|my dearest friend:||Quincy, April 23, 1797.|
I think through all the most trying conflicts of my life, I have been called to pass through them separated from the personal condolence and support of my bosom friend, I have been taught to look for support and aid from superior power than man: there is a state of mind, when affliction dries up the source of tears, and almost bids the swollen heart burst. I have left one of those distressing scenes, and come from the house of sorrow, and bitterness, and wo, to the house of silent mourning.
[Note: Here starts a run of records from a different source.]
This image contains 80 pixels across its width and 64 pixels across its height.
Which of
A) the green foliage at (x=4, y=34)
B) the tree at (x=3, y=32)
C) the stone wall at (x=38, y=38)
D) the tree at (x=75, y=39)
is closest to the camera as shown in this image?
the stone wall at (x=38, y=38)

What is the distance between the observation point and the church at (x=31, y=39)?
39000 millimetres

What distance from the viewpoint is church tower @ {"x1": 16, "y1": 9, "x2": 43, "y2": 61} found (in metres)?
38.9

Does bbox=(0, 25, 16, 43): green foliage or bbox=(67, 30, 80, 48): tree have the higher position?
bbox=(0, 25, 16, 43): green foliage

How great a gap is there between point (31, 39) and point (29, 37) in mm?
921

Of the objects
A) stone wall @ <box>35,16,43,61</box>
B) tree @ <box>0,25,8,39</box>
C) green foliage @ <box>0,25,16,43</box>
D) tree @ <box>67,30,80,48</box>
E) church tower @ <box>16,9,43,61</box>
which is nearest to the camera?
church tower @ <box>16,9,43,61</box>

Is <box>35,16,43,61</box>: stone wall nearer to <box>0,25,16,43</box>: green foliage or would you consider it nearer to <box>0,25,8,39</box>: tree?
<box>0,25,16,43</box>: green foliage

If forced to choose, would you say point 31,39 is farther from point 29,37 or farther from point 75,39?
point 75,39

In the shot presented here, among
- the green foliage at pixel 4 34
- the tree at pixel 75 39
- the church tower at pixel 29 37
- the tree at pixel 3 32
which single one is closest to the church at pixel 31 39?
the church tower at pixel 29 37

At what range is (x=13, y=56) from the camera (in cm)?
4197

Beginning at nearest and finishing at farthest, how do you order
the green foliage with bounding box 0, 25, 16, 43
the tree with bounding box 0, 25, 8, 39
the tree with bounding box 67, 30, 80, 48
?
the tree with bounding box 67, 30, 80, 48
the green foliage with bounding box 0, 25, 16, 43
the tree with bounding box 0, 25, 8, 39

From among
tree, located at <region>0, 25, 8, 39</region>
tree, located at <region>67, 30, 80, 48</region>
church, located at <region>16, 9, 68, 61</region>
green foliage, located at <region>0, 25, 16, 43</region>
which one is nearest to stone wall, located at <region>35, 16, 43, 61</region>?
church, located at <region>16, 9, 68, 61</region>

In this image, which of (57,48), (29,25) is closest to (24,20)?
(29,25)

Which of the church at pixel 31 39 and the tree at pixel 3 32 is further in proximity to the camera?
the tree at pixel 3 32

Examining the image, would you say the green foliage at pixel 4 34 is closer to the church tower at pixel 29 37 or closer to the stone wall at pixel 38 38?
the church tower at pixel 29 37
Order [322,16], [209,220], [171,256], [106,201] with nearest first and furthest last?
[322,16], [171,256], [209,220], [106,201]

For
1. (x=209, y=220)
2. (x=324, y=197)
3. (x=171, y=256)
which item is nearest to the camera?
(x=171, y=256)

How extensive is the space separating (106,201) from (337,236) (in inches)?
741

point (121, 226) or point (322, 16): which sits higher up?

The venerable remains of our parent, yet lie uninterred, and the distressing pangs of dissolution of an agonizing nature, are separating the soul from the body of my dear niece, whilst her senses are perfect, and alive to every attention, willing to go, praying to be released, yet requesting her friends and sisters not to leave her dying bed; but to remain by her until she breathes her last. O it is too much to bear! my heart is too big for my bosom; it rends my frame, and you will find me, when I reach you, more emaciated than with a fit of sickness. To-morrow I have the last duties to pay to our venerable parent. I have taken upon me the care and charge of the funeral; and to-morrow she will, for the last time, enter our doors. I have requested Mr. Whitney to attend. It is not for me to say when I will leave here; the will of heaven has detained me; I must not complain.
By the mistake or misarrangement of the mails, you will not receive my letters as I wish, but the detention will only spare you pain. I am, my dearest friend.